- **What the task requires**
Reproduce the Brent Foster article word for word, starting at the words "New Zealand swimmer" and ending after "New Zealand Ironman.".

= Brent Foster =

New Zealand swimmer and triathlete

Brent Foster (born 23 May 1967) is an athlete from New Zealand. As a swimmer and triathlete he has taken part in surf lifesaving and Ironman competitions and represented his country at the Commonwealth Games.

He was a member of the world champion New Zealand team at the 1998 World Surf Lifesaving Championship, and has set the swim course record at the New Zealand Ironman.
In 2008 Foster won the Elite Men category of the ITU Aquathlon World Championships in Monterrey, Mexico.

==Commonwealth Games==
Foster competed at the Commonwealth Games in 1986 and 1990.

- **Dataset content**
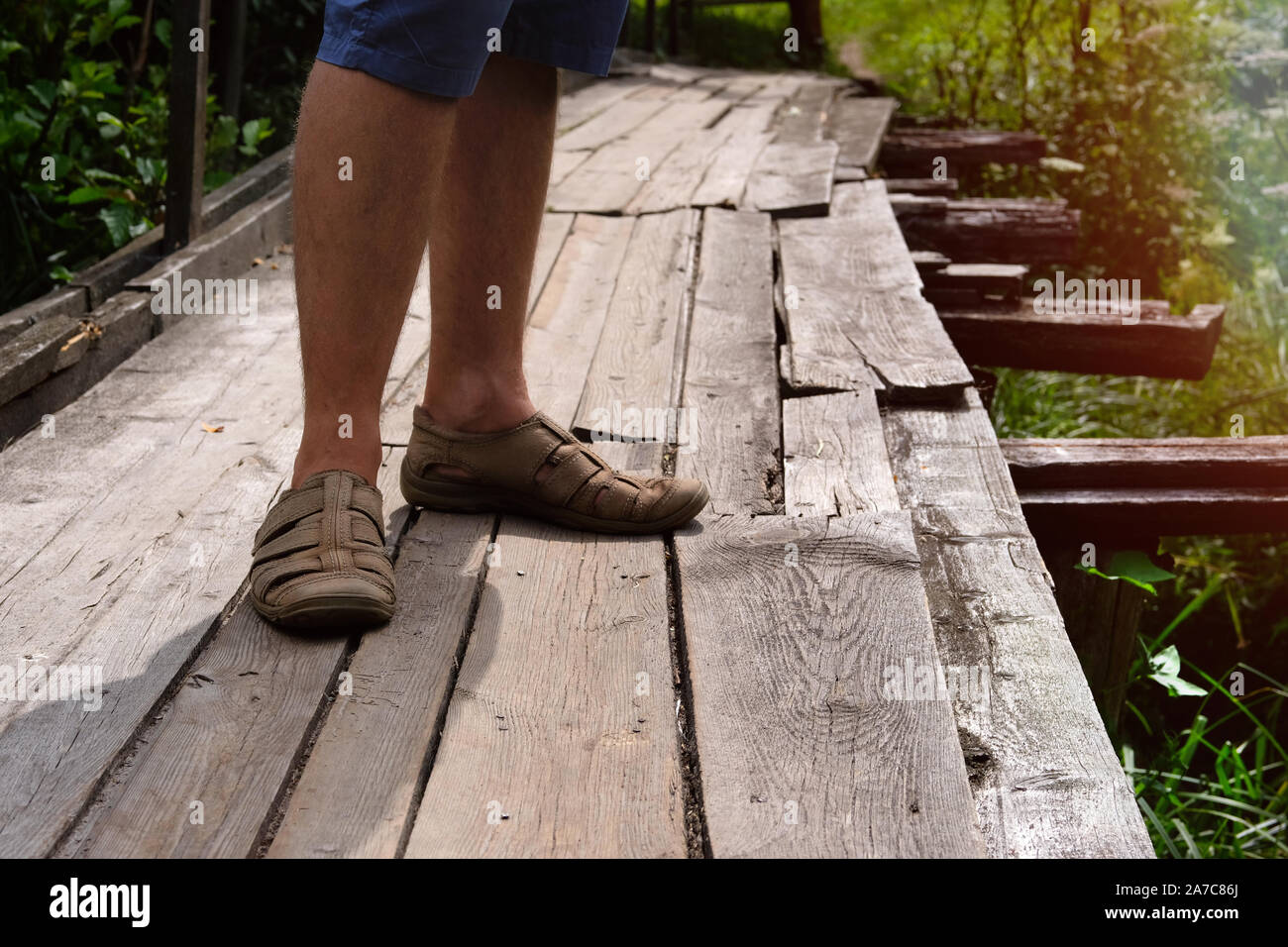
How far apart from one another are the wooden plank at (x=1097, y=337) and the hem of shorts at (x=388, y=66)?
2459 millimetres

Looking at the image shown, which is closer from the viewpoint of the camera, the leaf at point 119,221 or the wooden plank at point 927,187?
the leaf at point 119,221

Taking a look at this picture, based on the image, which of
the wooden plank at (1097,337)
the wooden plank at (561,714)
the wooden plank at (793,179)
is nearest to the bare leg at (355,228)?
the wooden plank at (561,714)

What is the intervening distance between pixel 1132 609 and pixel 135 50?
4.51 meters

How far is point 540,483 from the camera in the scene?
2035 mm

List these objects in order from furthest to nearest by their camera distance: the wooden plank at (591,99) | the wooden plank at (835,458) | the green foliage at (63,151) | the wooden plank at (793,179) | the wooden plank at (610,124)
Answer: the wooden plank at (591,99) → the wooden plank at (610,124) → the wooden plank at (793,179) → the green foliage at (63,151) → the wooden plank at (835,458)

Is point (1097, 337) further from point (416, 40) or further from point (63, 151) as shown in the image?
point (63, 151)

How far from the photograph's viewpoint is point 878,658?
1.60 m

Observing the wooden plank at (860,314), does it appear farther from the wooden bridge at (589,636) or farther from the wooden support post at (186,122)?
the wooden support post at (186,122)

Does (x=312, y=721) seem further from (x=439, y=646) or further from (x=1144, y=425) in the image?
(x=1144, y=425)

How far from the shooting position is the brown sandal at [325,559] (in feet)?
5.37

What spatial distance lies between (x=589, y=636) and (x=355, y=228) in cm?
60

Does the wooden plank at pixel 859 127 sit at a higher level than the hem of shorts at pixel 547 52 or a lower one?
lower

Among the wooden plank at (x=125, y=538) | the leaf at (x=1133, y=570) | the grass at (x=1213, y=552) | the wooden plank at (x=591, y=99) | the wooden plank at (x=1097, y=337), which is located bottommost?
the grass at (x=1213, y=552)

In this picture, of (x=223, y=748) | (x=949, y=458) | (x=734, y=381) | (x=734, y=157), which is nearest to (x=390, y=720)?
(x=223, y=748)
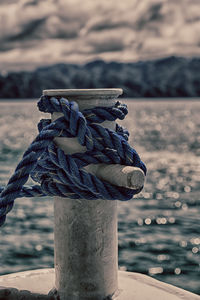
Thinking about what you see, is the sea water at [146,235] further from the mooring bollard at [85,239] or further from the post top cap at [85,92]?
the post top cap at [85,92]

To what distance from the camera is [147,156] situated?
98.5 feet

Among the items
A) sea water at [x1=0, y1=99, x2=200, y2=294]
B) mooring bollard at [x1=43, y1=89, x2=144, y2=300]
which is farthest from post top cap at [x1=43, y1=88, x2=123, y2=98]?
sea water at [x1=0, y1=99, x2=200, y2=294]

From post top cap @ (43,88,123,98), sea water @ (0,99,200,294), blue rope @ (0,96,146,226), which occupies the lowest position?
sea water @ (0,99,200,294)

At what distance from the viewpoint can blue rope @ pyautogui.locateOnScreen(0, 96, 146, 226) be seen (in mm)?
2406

==

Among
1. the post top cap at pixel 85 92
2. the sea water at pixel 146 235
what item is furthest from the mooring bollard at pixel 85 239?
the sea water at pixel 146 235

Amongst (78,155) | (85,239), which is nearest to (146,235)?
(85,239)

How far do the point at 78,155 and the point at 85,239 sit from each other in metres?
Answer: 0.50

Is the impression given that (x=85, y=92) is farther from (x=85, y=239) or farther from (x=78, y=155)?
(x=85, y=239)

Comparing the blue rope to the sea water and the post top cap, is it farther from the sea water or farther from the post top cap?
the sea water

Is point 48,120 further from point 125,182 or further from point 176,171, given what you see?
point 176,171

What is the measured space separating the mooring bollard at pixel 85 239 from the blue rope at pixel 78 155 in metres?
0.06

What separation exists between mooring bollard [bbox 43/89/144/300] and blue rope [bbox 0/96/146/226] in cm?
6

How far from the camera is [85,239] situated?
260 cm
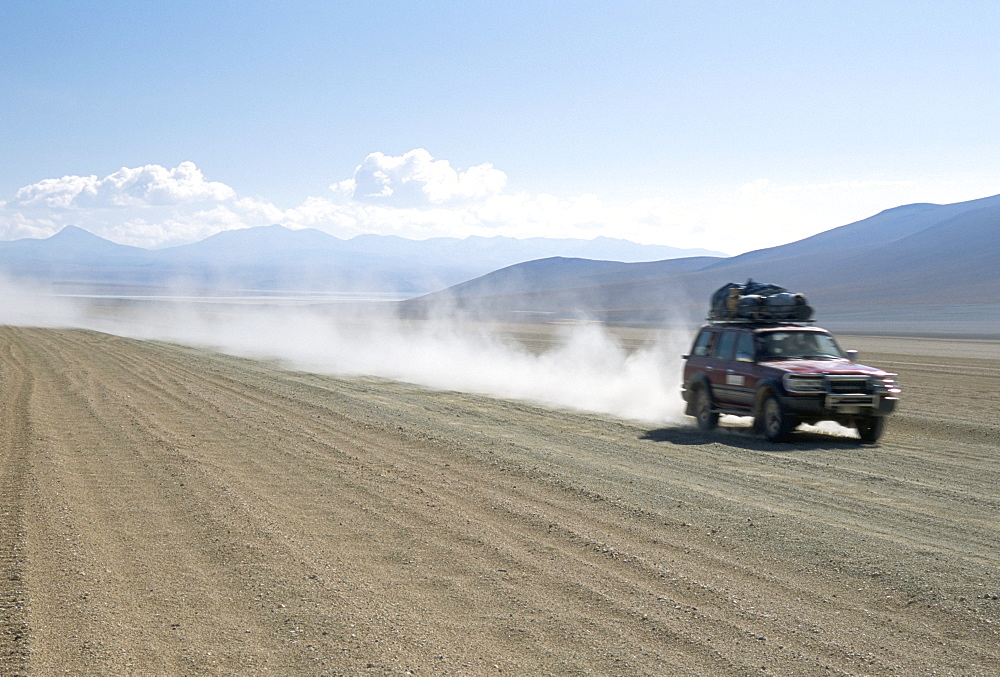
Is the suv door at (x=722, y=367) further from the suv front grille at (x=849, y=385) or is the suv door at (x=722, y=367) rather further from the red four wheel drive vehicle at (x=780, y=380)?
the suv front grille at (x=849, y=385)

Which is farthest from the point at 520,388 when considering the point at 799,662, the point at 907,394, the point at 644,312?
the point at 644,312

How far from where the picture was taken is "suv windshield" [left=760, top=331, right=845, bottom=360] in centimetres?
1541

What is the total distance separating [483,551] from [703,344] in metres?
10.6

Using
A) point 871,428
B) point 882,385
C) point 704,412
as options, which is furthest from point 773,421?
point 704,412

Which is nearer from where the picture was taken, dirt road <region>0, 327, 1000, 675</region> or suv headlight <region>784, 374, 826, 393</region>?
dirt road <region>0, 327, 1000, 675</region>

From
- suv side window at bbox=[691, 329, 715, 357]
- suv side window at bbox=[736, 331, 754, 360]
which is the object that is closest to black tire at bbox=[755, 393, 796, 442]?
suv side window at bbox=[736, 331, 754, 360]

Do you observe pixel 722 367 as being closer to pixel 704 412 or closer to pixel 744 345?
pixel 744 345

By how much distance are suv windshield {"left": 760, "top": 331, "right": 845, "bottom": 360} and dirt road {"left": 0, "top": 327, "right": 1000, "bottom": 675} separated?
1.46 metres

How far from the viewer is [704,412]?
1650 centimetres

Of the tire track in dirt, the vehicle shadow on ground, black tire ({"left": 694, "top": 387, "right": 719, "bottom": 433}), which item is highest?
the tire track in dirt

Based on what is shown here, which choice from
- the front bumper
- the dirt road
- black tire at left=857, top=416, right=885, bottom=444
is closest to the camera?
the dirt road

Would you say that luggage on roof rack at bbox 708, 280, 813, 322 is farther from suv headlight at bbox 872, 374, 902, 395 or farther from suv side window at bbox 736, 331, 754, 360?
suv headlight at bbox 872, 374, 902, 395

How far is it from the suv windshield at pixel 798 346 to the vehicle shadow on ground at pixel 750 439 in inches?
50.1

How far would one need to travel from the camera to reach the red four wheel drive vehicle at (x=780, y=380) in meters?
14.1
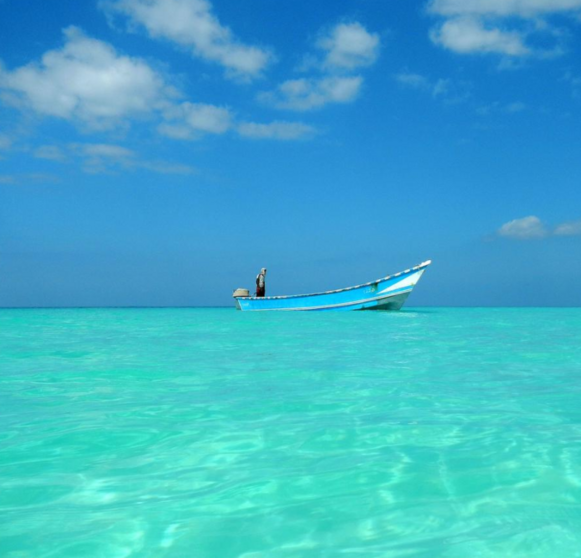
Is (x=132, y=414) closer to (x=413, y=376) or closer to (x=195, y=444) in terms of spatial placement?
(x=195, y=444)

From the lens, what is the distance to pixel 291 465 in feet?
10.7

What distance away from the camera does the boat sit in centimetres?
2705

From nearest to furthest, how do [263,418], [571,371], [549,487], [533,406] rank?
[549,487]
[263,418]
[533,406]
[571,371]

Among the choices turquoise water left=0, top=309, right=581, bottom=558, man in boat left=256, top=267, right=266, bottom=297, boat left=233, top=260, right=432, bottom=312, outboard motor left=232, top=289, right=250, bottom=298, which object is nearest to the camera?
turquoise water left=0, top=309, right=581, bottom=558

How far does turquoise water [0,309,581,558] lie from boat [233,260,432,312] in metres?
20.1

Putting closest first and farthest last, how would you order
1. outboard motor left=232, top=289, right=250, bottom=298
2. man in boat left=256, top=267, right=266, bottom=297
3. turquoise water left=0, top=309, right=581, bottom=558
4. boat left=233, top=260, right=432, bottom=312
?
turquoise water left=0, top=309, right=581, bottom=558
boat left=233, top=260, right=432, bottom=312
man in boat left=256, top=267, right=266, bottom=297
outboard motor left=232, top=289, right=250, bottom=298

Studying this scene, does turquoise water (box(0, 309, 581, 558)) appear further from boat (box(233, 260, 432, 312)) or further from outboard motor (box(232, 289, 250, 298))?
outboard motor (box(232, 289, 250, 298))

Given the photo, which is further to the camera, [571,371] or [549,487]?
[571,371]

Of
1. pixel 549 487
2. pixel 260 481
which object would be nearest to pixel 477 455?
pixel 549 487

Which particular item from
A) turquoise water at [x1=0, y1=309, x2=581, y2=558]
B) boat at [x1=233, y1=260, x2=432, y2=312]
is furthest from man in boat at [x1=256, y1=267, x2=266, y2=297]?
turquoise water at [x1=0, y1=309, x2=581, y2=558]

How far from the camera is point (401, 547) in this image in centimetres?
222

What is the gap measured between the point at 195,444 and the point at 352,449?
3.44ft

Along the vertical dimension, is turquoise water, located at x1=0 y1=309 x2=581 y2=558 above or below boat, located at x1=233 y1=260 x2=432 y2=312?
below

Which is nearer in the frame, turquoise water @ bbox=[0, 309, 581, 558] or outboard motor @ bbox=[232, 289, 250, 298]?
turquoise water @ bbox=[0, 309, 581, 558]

- **In response**
New Zealand swimmer and triathlete

Brent Foster (born 23 May 1967) is an athlete from New Zealand. As a swimmer and triathlete he has taken part in surf lifesaving and Ironman competitions and represented his country at the Commonwealth Games.

He was a member of the world champion New Zealand team at the 1998 World Surf Lifesaving Championship, and has set the swim course record at the New Zealand Ironman.